_Selected extract_:
My husband of 10 years pointed this all out to me yesterday (as if I didn’t know it about myself), as his frustration grew in anticipation of houseguests coming next week. My response was to start cleaning—our mudroom, my studio (which he doesn’t concern himself with), and the insides of the cupboards in our laundry room, whose contents I emptied into the space my husband had just vacuumed.
I rarely miss a work deadline. As I said, if you’re paying me, I’m delivering. But at home, I just can’t seem to finish any tasks—at least not until well after everyone else has gone to bed.
I cannot be the only human who acts this way. What’s wrong with me?
Dear Reader,
I was talking to a sculptor the other day—a man to whom I’d just been introduced, although the discovery that we were both Meshuggah fans had put us in immediate and profound sympathy. When metalhead meets metalhead, a primal understanding blooms: an assent to a shared nature. A many-petaled brotherliness.
Anyway, he was telling me that once a week, in the name of art, he takes a couple of his boyfriend’s ADHD pills and then proceeds to have the most prodigious and absurdly effective day. He flows through it; the energy runs smooth; the work is good; the ideas come; he doesn’t want to stop. No twitches or tweakiness, pure silvery streamlined productivity. Full-moon focus, an exalted state.

_Information given_:
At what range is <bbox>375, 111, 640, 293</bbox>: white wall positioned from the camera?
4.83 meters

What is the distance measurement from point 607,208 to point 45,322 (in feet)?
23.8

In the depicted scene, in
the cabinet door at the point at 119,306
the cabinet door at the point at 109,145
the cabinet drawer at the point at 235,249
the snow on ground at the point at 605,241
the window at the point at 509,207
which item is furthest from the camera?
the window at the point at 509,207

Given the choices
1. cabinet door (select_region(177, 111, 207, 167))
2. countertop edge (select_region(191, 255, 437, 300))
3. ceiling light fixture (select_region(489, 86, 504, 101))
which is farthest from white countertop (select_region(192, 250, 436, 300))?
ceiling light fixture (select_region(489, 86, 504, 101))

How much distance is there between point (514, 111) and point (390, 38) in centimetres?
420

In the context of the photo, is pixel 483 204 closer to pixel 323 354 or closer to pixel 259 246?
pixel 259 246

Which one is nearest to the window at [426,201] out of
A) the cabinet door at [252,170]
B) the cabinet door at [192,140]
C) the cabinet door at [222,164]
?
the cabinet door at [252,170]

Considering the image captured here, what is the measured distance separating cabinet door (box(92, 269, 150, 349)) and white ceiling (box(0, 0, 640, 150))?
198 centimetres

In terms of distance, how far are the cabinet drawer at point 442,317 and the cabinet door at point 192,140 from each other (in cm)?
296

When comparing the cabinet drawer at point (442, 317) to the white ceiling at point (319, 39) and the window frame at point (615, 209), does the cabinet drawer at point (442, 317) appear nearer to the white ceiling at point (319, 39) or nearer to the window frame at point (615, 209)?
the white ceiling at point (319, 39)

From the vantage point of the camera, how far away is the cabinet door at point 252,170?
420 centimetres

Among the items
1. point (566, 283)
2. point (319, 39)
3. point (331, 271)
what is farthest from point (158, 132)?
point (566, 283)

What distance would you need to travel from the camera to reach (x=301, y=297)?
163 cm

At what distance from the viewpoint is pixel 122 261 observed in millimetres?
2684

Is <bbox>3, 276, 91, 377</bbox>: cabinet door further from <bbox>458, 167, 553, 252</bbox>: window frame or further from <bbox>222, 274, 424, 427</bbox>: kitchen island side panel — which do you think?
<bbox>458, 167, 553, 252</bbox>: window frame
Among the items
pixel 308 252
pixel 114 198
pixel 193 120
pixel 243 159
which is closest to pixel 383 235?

--

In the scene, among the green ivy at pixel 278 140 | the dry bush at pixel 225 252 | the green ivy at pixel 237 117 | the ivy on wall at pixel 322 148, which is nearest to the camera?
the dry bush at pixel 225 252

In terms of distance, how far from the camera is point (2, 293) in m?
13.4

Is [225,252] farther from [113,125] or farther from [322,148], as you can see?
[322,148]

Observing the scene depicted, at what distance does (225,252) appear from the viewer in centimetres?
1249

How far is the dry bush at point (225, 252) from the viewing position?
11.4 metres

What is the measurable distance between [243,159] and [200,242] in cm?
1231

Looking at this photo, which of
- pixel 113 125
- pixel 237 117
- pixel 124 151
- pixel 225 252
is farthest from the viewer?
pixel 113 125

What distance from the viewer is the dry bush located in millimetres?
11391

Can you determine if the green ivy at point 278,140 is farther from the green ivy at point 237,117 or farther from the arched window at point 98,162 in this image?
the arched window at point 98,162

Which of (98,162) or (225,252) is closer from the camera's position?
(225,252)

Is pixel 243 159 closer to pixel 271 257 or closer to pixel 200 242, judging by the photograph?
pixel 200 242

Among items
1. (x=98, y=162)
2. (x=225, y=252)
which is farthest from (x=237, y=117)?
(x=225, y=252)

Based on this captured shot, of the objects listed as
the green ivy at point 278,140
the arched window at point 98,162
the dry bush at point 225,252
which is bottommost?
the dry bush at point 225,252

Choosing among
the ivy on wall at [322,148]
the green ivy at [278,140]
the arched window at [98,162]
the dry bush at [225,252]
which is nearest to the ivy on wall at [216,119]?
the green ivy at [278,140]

_Assigned task_:
Would you output the part of the text about unfinished chores that begins at the words "My husband of" and stops after the words "gone to bed.", copied word for word?

_Exercise solution_:
My husband of 10 years pointed this all out to me yesterday (as if I didn’t know it about myself), as his frustration grew in anticipation of houseguests coming next week. My response was to start cleaning—our mudroom, my studio (which he doesn’t concern himself with), and the insides of the cupboards in our laundry room, whose contents I emptied into the space my husband had just vacuumed.
I rarely miss a work deadline. As I said, if you’re paying me, I’m delivering. But at home, I just can’t seem to finish any tasks—at least not until well after everyone else has gone to bed.